Kommentar Rosemarie F.: Moralische Mitverantwortung

Der Tod der zwangsgeräumten Rosemarie F. hat auch eine gesellschaftliche Komponente. Es wäre zu einfach, die Schuld nur auf die Vermieterin zu schieben.

Auch vier Tage nach dem Tod der Rentnerin Rosemarie F. in Berlin sind Zorn und Fassungslosigkeit über das Geschehene gegenwärtig. Sie gipfeln in Morddrohungen gegen die Vermieterin, die der 67-Jährigen die Wohnung gekündigt hatte. Im Internet wird sie als Mörderin beschimpft. Schuldzuweisungen, die vor allem dem nachvollziehbaren Bedürfnis dienen, jemanden für den Tod eines Menschen verantwortlich machen zu können.

Natürlich ist es absolut notwendig, darüber zu diskutieren, ob eine Zwangsräumung bei einem Menschen durchgeführt werden sollte, der nachweislich krank ist. Aber der Fall reiht sich eben nicht ein in die sich mehrende Zahl von Räumungen, die sozial Schwache zugunsten von Wohlhabenden aus ihrem innerstädtischen Lebensraum vertreiben.

Die beschuldigte Vermieterin hatte den sozialpsychiatrischen Dienst informiert, um die Betreuung der Rentnerin sicherzustellen.
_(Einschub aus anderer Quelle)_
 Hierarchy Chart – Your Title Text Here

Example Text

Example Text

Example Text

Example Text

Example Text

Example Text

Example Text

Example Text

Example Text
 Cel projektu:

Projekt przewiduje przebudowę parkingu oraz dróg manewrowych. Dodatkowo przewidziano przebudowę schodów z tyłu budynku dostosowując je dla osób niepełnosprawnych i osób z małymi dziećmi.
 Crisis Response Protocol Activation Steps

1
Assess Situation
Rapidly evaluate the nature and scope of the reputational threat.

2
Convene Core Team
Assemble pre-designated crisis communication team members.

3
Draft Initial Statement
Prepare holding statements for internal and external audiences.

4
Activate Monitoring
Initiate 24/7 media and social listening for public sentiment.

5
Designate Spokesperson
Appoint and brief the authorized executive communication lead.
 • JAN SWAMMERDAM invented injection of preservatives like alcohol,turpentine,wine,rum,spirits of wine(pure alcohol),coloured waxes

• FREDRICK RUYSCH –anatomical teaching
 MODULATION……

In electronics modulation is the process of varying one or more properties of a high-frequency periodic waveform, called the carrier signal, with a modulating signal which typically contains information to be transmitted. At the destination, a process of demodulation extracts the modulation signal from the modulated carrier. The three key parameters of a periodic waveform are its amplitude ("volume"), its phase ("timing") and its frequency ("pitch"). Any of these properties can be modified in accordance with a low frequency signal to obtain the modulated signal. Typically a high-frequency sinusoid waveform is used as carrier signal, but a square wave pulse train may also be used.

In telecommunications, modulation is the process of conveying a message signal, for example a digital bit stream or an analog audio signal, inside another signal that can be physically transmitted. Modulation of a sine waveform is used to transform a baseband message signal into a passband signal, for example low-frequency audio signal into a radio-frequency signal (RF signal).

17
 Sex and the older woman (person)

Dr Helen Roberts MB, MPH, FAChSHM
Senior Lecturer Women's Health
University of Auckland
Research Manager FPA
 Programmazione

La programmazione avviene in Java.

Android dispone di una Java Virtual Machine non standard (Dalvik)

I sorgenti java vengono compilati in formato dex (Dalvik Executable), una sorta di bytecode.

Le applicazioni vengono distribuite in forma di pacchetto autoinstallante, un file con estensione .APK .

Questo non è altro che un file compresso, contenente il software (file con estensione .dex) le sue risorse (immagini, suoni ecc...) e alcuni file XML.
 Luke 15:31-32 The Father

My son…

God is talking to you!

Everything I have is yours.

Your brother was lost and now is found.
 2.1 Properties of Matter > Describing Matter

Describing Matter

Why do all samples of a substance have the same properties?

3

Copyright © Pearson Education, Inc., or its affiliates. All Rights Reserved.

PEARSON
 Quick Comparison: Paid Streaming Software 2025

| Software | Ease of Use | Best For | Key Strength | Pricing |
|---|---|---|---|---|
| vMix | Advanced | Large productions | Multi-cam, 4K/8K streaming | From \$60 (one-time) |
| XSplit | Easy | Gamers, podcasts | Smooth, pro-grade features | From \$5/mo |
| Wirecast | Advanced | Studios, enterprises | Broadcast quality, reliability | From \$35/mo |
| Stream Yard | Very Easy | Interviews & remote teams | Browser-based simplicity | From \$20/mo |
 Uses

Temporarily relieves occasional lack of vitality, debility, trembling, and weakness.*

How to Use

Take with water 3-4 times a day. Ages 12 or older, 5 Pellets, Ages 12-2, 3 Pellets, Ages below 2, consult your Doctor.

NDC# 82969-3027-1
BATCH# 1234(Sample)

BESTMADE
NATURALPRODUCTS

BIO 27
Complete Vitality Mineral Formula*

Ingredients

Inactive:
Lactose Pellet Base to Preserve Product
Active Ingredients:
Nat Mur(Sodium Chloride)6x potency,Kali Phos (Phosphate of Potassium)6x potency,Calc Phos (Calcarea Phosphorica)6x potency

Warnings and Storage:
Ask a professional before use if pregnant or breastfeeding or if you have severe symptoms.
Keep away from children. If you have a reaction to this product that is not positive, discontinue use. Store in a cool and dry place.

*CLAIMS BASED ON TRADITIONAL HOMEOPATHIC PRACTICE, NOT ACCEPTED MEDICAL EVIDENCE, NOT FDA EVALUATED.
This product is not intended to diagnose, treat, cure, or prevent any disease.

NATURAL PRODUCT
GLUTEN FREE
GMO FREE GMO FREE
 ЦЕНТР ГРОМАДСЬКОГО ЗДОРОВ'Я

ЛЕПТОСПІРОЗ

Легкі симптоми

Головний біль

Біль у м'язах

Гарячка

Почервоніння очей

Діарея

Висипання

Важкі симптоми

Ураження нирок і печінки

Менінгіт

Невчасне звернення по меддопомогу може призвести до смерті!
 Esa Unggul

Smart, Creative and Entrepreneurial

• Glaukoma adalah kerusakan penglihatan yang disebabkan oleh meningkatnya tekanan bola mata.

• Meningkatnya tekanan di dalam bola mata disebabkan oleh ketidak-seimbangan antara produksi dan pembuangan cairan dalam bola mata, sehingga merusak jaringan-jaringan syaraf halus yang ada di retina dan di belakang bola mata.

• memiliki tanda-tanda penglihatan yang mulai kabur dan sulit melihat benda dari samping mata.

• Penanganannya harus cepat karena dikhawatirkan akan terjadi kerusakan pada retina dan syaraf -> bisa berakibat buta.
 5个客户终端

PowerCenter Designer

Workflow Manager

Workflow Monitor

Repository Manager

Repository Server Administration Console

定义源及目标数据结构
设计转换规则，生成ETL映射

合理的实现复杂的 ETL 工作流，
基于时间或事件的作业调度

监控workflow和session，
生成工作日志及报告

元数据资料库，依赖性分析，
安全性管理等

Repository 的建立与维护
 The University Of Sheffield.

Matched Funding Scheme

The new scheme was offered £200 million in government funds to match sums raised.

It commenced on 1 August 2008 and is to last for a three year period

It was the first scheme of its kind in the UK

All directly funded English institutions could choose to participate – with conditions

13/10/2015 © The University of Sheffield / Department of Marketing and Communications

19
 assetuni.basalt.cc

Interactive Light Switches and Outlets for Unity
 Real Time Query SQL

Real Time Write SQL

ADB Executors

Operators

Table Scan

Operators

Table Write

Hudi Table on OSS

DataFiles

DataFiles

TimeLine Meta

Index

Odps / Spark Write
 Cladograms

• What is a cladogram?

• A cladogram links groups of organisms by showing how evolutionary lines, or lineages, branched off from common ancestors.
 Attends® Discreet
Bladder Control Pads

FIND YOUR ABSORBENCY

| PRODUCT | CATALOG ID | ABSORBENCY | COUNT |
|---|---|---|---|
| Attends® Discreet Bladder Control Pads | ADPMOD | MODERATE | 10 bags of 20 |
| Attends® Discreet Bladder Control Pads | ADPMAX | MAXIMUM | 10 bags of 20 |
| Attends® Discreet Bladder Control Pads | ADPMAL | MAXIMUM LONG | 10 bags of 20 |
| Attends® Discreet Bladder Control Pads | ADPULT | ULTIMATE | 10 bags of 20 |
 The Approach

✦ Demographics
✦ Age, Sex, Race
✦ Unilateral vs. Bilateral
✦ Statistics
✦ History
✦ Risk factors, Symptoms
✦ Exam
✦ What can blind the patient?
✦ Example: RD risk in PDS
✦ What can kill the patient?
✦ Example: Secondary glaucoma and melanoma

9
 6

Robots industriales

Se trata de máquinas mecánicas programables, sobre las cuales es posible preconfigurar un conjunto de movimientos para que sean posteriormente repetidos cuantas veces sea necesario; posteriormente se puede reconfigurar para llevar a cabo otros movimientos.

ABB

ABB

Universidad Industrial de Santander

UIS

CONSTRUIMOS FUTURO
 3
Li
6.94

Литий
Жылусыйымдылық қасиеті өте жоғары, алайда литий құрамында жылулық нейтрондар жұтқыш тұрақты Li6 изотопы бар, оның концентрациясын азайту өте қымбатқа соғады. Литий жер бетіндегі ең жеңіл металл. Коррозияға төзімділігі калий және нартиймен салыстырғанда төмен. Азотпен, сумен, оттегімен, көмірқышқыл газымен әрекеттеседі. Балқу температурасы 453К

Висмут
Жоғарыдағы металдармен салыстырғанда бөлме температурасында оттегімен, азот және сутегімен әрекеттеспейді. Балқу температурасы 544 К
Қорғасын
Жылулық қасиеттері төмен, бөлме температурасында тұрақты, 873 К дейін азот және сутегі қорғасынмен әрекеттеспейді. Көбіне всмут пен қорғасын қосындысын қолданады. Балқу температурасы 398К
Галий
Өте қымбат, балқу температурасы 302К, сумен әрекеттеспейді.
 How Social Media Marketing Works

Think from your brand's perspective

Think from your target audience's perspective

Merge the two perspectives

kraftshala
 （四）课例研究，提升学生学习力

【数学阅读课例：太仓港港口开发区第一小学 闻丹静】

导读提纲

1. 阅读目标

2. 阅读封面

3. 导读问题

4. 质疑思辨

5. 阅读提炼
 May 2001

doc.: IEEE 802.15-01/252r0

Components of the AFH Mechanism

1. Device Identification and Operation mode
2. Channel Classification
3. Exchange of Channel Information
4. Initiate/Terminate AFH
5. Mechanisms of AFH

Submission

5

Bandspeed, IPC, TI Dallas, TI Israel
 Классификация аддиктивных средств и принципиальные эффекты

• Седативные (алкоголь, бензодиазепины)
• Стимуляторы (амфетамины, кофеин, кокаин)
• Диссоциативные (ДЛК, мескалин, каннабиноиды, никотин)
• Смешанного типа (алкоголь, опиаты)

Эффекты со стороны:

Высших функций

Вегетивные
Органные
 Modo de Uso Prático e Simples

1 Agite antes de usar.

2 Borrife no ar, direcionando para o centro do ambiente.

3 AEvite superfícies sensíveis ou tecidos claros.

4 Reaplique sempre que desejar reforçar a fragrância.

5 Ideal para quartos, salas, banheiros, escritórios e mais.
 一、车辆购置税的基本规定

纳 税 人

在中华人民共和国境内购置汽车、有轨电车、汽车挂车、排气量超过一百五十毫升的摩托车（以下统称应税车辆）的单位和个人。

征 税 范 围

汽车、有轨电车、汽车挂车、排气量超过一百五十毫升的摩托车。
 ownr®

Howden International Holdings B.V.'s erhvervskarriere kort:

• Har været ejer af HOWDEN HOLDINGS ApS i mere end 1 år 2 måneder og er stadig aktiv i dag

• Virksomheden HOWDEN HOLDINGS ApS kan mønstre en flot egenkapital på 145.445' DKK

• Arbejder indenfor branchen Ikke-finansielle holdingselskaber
Das Sozialamt versuchte auf verschiedenen Wegen, mit Rosemarie F. Kontakt aufzunehmen – ohne Erfolg. Es besteht die Unwägbarkeit, dass sich die Verantwortung nicht wird klären lassen – so unbefriedigend das auch sein mag.

arbeitet als Chef vom Dienst bei der taz.berlin.

Die mittlerweile dringlichste Frage, die es zu beantworten gilt, zielt darauf, wie solch bittere Schicksale künftig vermieden werden können: Wie kann es sein, dass ein Mensch, der offenkundig auf Hilfe angewiesen, aber nicht in der Lage ist, davon auch Gebrauch zu machen, derart durch das soziale Netz fällt – mitten unter uns, in der schnelllebigen Routine einer anonymen Großstadt?

Der aufgeflammte Zorn resultiert womöglich auch aus einer moralischen Mitverantwortung. Denn es ist nicht damit getan, die Schuld auf staatliche Behörden zu schieben. Der Todesfall hat auch eine gesellschaftliche Komponente.